(AIM OF THE TASK): Produce a verbatim transcription of the entries, with all pictures omitted.

Source data
▼▼▼

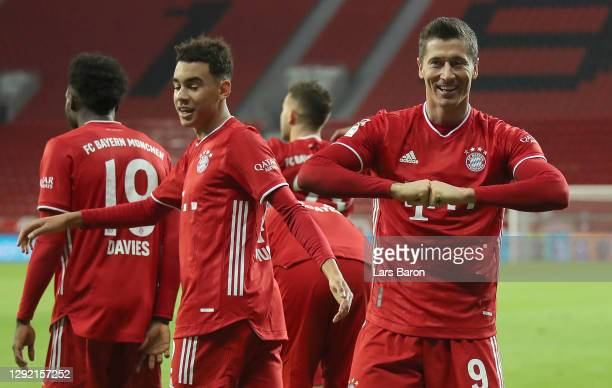 Robert Lewandowski of Muenchen celebrates after scoring his teams second goal during the Bundesliga match between Bayer 04 Leverkusen and FC Bayern...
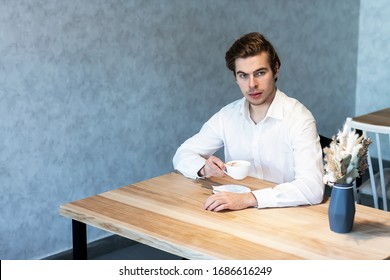 Handsome pensive male in white shirt looking away sitting at table in cafeteria thinking about plans, caucasian guy waiting for meeting in coffee shop dreaming about idea on leisure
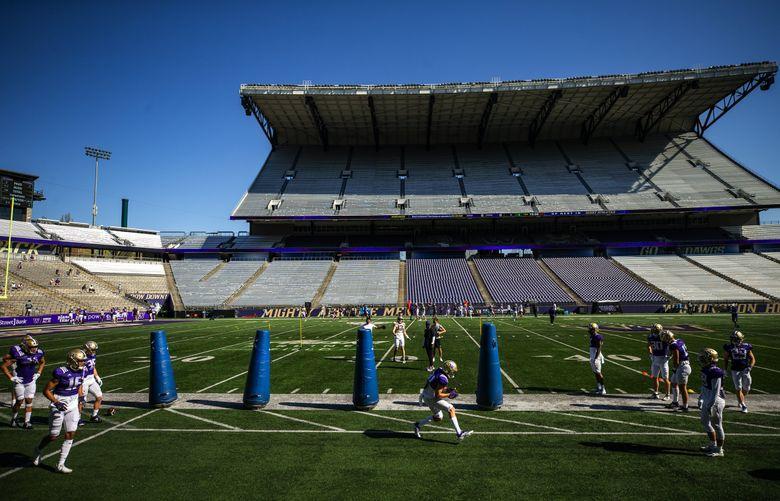 The University of Washington Huskies participate in spring practice at Husky Stadium Saturday April 17, 2021 in Seattle. (Bettina Hansen / The Seattle Times)
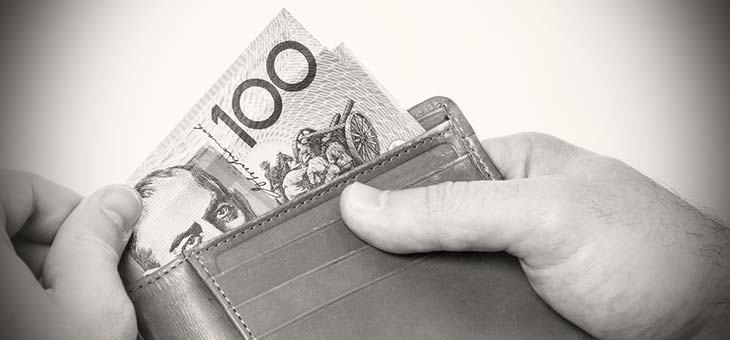 Man holding wallet with Australian money black and white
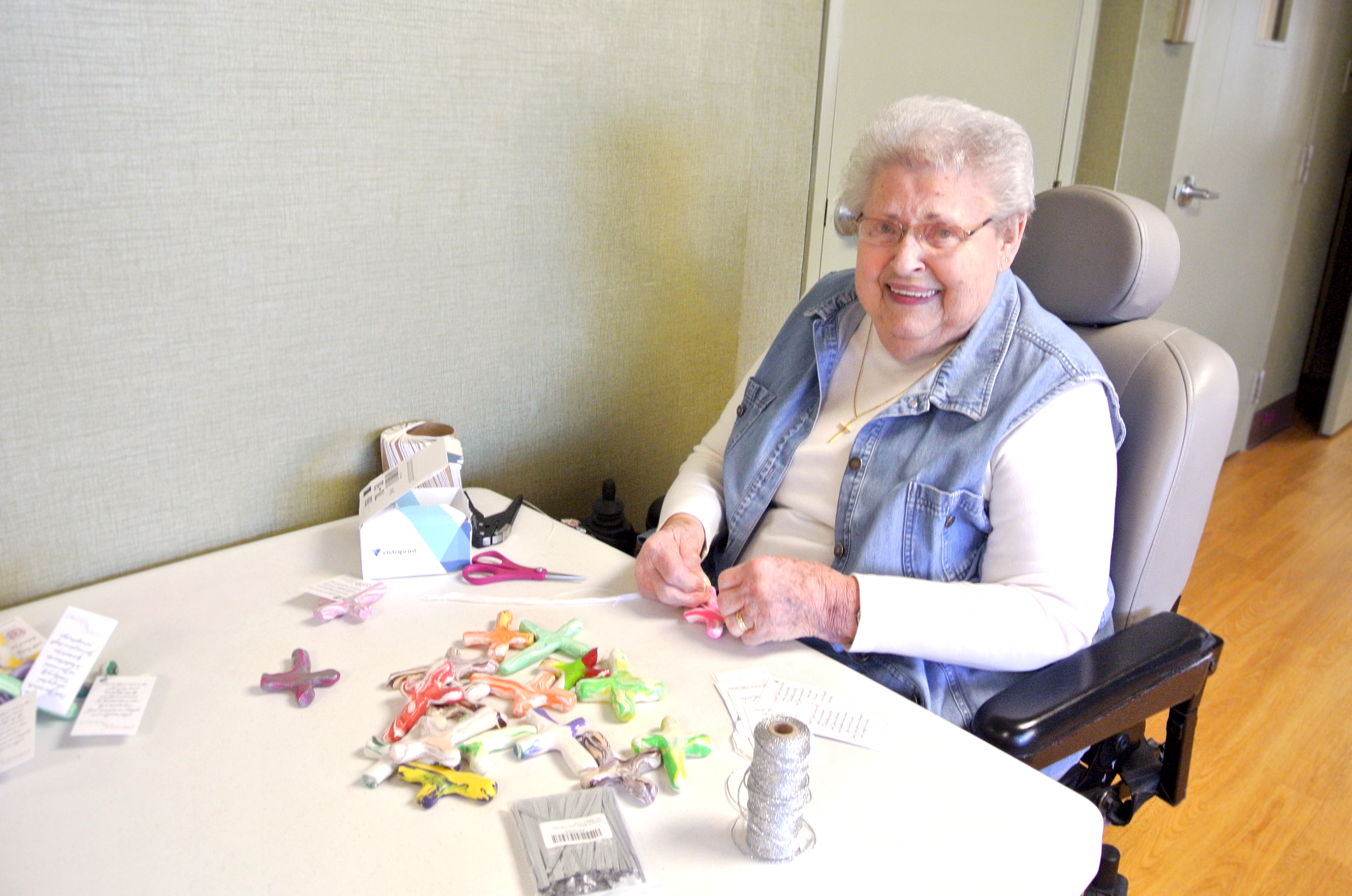 Perry Lutheran Home resident Virginia works on attaching tags with a Christian message to the prayer crosses. Used with permission / Perry Lutheran Home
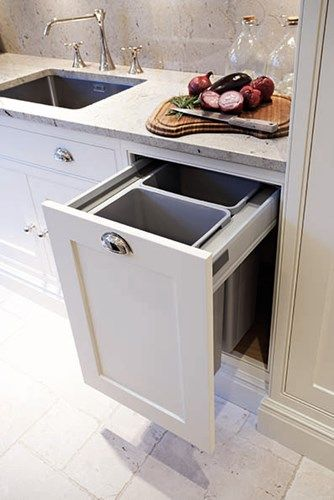 not a fan of the style of kitchen here, but I do like the recycling tubs in the drawer, like we have now- very useful!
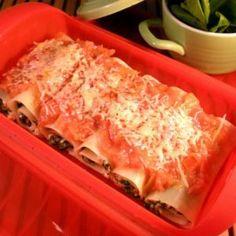 Lasaña enrollada de espinacas, queso y piñones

▲▲▲

(SOLUTION TO THE PROBLEM):
 Robert Lewandowski of Muenchen celebrates after scoring his teams second goal during the Bundesliga match between Bayer 04 Leverkusen and FC Bayern...
 Handsome pensive male in white shirt looking away sitting at table in cafeteria thinking about plans, caucasian guy waiting for meeting in coffee shop dreaming about idea on leisure
 The University of Washington Huskies participate in spring practice at Husky Stadium Saturday April 17, 2021 in Seattle. (Bettina Hansen / The Seattle Times)
 Man holding wallet with Australian money black and white
 Perry Lutheran Home resident Virginia works on attaching tags with a Christian message to the prayer crosses. Used with permission / Perry Lutheran Home
 not a fan of the style of kitchen here, but I do like the recycling tubs in the drawer, like we have now- very useful!
 Lasaña enrollada de espinacas, queso y piñones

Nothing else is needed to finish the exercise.